EXTRACT =
• • •

On Sat, Feb 18, 2006, Sean Smith <[EMAIL PROTECTED]> said:

> 
> Dear Stewart,
> 
>>
>> I would add that much of the music under discussion is extremely
>> complex rhythmically. 

Typical for 15c material; including Hayne, Binchois, and Josquin, all of
which I played extensively with the Collegium Musicum of the University of
Maryland.  We employed Lute, Viols, Recorders, Shawms, Rebec and Voice in
a variety of orchestrations that had as much to do with the players and
skills available as the resulting sounds.  Some late 15c pieces were
feasible on crumhorns (which are depicted at least as early as 1480), but
part range usually dictated other orchestration.

Midaeval fiddles were not always used with drone tones, ditto for rebecs. 
Bowed strings are certainly available for these works, as is brass.

>> If it is to work, it has to be played
>> incisively, and exactly in time. I doubt whether viols (which have a
>> similar range to the lute) would be as successful.

Actually, the viol players in our group were often more facile than our
lutenist (me); perhaps my aging fingers were to blame in that, but in any
case, we managed to make some very good music.

• • •

DATA EXCERPT =
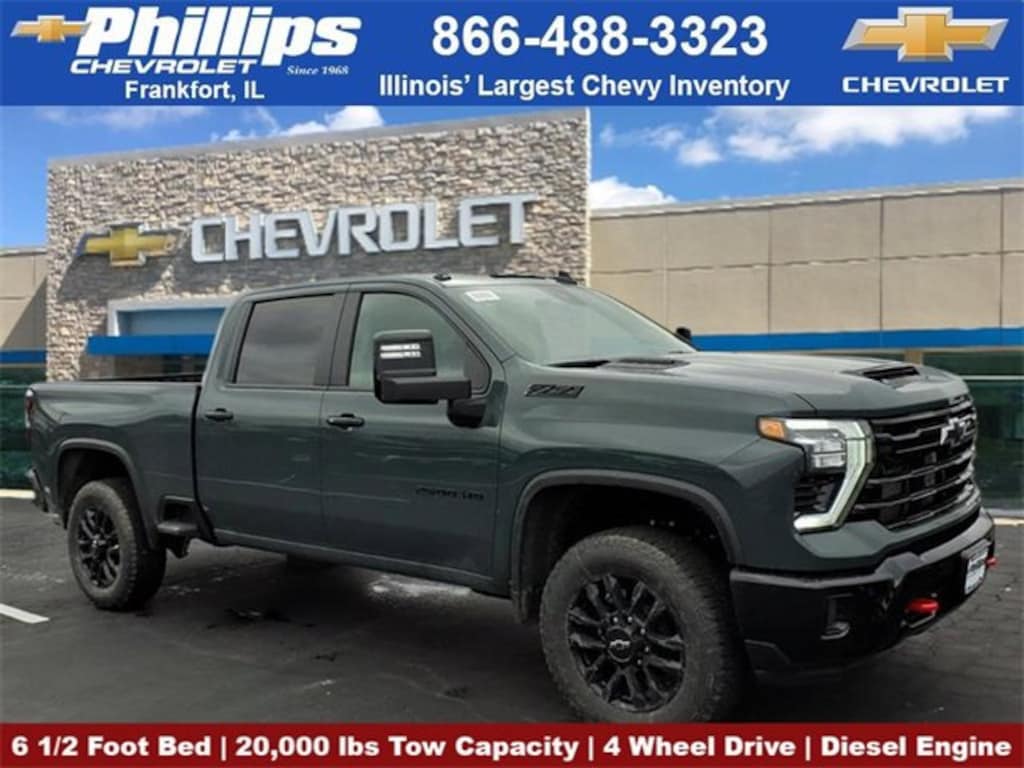 New 2026 Chevrolet Silverado 2500 HD LT Truck
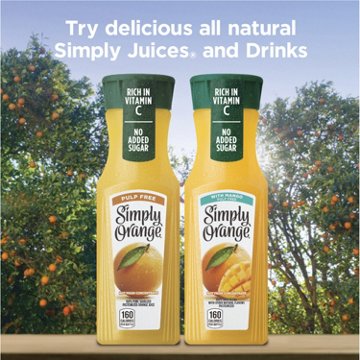Simply Orange Orange with Mango Juice Drink
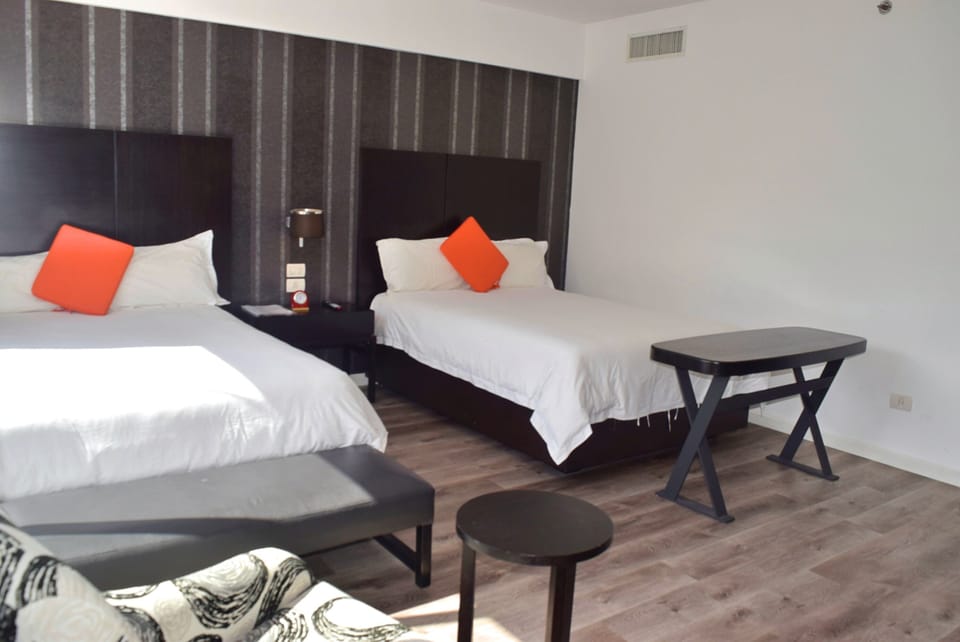 Superior Twin Room | Minibar, in-room safe, desk, free WiFi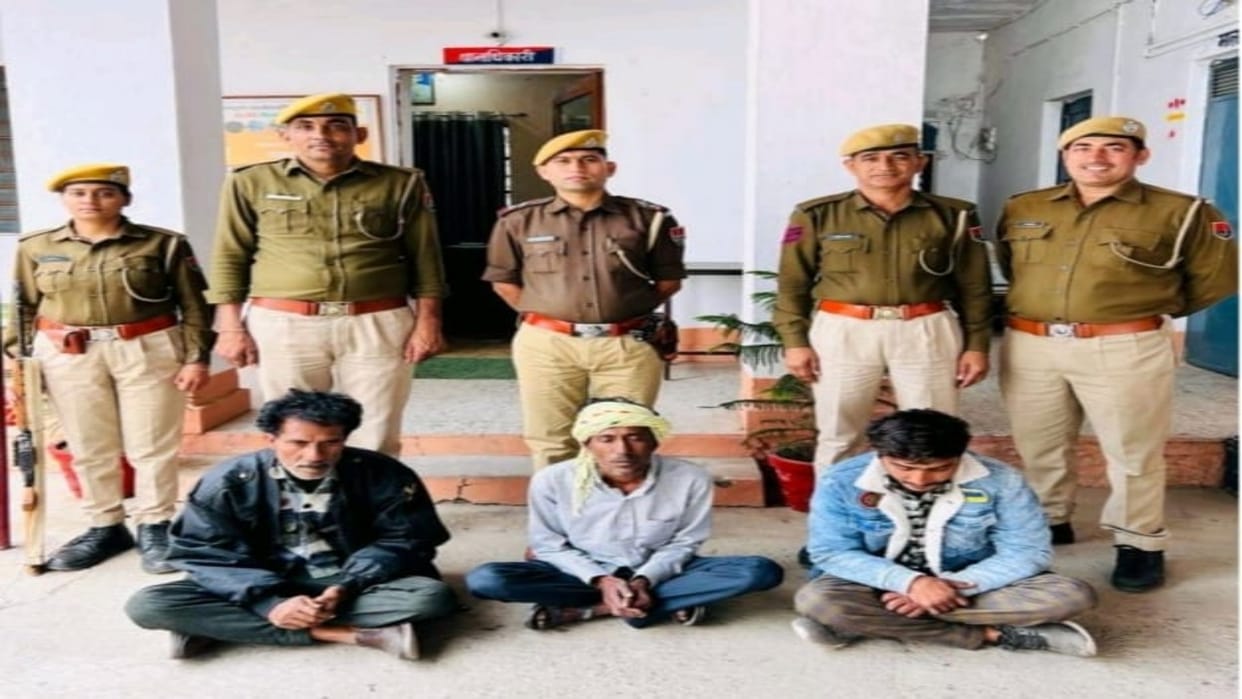 Rajasthan News: 3 accused of interstate thief gang arrested, used to commit thefts by engaging in talks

• • •

EXERCISE DETAILS = Please answer from the message above about 15th-century music: which instruments and voices did the Collegium Musicum of the University of Maryland use?

EXERCISE SOLUTION = Lute, viols, recorders, shawms, rebec and voice.